Aaron Hill bows out but not before making a name for himself

Hill saw his sensational run at the European Masters finally brought to an end by Chinese star Yan Bingtao
Aaron Hill bows out but not before making a name for himself

Aaron Hill

Aaron Hill saw his sensational run at the European Masters finally brought to an end by Chinese star Yan Bingtao on Friday night.

The 18-year-old tour rookie from Cork has made a spectacular start to his professional career over the past week in Milton Keynes.

The teenager’s life may never be quite the same after claiming a shock victory over six-time and reigning world champion Ronnie O’Sullivan on Thursday night.

Hill showed that was no fluke by following it up with a 5-3 win over former Masters champion and two-time World Championship finalist Matthew Stevens on Friday afternoon.

But the youngster, who gained his tour card by winning the European Under-21 Championship, saw his challenge halted 5-1 at the last-16 stage by the world No.15.

"I was disappointed to lose tonight - but obviously there are a lot of positives to take from this week," said Hill. "And I can come away pleased with what I have done with a lot more confidence, and looking forward to the next event.

"Yan punished me for every mistake, and that's what you get at this level.

The win against Ronnie, my hero really, is something I will never forget. I have made a bit of a name for myself this week.

"And now I have a taste for it I would love to experience more of it in the future. It has been unbelievable."

Yan, just two years older than Hill at 20, already has a ranking title to his name having been successful at the Riga Masters last season.

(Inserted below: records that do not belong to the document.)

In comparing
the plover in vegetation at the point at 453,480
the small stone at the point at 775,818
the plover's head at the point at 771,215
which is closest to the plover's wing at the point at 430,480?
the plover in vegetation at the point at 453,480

He took charge of the match with breaks of 94 and 50, and with the next two frames shared, Hill trailed 3-1 at the mid-session interval.

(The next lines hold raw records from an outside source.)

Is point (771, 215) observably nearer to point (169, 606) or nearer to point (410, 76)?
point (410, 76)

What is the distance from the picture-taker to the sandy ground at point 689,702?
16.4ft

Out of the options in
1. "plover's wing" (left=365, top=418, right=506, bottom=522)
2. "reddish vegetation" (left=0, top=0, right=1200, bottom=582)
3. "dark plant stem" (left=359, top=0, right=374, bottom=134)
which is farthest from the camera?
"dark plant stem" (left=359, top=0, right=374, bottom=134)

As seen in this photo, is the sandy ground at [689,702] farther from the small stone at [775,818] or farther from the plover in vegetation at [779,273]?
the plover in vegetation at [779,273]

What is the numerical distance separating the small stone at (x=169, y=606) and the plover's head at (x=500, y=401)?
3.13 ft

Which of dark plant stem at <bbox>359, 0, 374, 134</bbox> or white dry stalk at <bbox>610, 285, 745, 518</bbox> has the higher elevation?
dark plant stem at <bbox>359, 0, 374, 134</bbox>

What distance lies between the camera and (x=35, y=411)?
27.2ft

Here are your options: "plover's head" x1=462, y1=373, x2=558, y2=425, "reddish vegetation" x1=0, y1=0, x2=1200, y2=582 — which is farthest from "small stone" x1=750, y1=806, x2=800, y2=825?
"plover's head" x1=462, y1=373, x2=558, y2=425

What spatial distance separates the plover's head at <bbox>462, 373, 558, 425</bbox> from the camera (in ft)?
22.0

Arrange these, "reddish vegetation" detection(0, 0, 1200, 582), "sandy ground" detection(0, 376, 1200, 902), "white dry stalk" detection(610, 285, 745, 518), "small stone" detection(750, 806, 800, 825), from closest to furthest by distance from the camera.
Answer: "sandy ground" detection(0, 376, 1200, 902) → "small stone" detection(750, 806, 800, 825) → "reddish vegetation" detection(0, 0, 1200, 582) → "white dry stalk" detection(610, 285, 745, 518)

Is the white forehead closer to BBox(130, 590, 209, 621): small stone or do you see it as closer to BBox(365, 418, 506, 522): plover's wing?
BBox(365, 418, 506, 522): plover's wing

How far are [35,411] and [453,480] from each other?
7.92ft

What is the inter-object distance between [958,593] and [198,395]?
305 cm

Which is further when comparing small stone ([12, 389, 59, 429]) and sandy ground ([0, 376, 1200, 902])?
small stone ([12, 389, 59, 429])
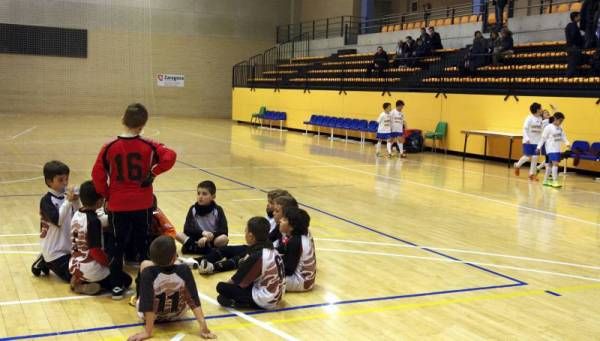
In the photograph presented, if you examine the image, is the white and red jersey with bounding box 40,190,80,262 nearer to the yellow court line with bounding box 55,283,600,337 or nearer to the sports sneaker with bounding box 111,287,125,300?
the sports sneaker with bounding box 111,287,125,300

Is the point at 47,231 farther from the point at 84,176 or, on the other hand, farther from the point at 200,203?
the point at 84,176

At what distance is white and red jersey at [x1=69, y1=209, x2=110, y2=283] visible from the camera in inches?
192

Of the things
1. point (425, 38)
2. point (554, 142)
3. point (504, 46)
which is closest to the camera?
point (554, 142)

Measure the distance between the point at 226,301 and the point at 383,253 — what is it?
239 centimetres

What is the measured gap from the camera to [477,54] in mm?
18094

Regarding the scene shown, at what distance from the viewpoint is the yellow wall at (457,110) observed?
14.5 metres

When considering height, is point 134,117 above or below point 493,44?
below

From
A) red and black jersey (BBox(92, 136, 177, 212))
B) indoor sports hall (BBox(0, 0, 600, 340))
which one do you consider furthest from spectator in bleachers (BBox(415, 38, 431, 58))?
red and black jersey (BBox(92, 136, 177, 212))

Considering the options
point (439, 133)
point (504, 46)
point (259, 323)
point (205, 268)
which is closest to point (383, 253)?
point (205, 268)

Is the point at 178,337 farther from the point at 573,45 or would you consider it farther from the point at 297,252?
the point at 573,45

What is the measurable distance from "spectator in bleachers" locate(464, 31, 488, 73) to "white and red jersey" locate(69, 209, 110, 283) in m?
15.3

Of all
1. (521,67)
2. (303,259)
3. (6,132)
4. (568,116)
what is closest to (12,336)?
(303,259)

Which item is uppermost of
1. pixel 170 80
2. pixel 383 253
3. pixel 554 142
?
pixel 170 80

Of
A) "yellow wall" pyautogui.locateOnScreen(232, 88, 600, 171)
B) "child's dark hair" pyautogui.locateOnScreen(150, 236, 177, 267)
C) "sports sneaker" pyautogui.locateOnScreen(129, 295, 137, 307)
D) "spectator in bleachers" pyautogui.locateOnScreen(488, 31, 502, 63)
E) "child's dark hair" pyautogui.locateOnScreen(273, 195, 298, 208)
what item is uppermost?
"spectator in bleachers" pyautogui.locateOnScreen(488, 31, 502, 63)
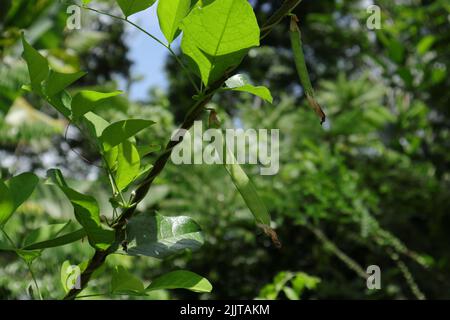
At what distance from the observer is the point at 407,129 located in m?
1.82

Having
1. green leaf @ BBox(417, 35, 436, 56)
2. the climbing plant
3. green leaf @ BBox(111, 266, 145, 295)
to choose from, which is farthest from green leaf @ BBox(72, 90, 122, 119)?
green leaf @ BBox(417, 35, 436, 56)

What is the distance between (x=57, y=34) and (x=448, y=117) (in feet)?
4.32

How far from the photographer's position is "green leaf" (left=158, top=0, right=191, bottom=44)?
1.24 ft

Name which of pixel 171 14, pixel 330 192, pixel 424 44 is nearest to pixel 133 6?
pixel 171 14

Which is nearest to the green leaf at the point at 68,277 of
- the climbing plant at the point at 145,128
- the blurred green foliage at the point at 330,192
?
the climbing plant at the point at 145,128

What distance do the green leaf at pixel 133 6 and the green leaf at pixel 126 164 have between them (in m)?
0.10

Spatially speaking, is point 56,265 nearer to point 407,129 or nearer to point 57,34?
point 57,34

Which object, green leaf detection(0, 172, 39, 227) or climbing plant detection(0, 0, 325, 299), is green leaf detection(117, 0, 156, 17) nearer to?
climbing plant detection(0, 0, 325, 299)

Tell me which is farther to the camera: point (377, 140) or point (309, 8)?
point (309, 8)

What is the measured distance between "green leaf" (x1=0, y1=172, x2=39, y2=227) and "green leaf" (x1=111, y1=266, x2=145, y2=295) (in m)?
0.09

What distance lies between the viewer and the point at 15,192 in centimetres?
41

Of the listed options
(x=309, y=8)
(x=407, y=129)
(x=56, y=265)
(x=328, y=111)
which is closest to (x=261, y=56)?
(x=309, y=8)

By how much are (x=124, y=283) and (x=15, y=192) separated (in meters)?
0.10

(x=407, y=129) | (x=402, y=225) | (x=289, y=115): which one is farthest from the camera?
(x=289, y=115)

A 60 break from Yan left Hill on the brink at 4-1 down and the Chinese ace soon closed out the contest.

Hill will never forget only his second tournament as a professional, and he has served notice of some serious intent at the Marshall Arena – not to mention adding £6,000 to the coffers.

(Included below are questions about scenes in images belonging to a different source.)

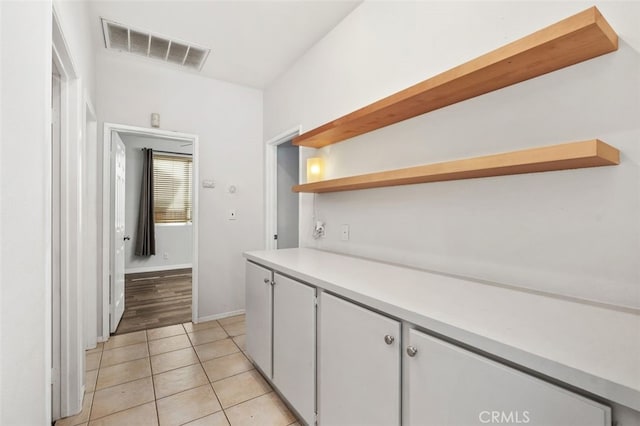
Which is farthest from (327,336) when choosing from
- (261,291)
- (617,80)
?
(617,80)

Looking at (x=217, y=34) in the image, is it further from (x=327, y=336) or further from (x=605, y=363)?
(x=605, y=363)

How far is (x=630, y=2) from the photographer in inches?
40.0

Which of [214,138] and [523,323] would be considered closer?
[523,323]

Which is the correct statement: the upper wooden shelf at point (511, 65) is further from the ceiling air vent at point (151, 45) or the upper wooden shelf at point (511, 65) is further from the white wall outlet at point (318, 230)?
the ceiling air vent at point (151, 45)

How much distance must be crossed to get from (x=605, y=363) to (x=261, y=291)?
1.79m

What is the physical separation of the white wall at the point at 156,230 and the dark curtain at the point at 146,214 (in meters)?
0.12

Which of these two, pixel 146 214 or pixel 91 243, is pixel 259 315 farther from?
pixel 146 214

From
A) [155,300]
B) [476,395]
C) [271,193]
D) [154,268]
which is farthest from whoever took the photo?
[154,268]

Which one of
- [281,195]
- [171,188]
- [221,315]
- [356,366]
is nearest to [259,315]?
[356,366]

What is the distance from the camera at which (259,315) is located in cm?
212

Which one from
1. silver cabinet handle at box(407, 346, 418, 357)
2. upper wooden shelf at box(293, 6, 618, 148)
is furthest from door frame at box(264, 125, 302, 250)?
silver cabinet handle at box(407, 346, 418, 357)

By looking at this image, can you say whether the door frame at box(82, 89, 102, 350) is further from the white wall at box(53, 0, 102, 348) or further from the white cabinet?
the white cabinet

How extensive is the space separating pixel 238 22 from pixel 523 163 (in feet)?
7.88

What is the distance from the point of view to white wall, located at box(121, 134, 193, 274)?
580 centimetres
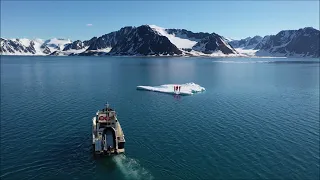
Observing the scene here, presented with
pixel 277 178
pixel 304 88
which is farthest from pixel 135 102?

With Irish legend and former world champion Ken Doherty keeping an eye out for Hill away from the table, he appeared to relish every aspect of the big-tournament experience.

Lesser characters might easily have been shaken when two players failed Covid-19 tests, the first time that had happened in snooker, and three more were also sent home having come into contact with them.

But far from ruffled, Hill attacked his marquee clash with world No.2 O’Sullivan with verve and courage, and after putting it up to the winner of 37 ranking titles, he deserved some fortune in the decider.

Hill can take great pride from not only his performances but also the way he has handled all the scrutiny that comes with a high-profile win – and looks destined for a big future.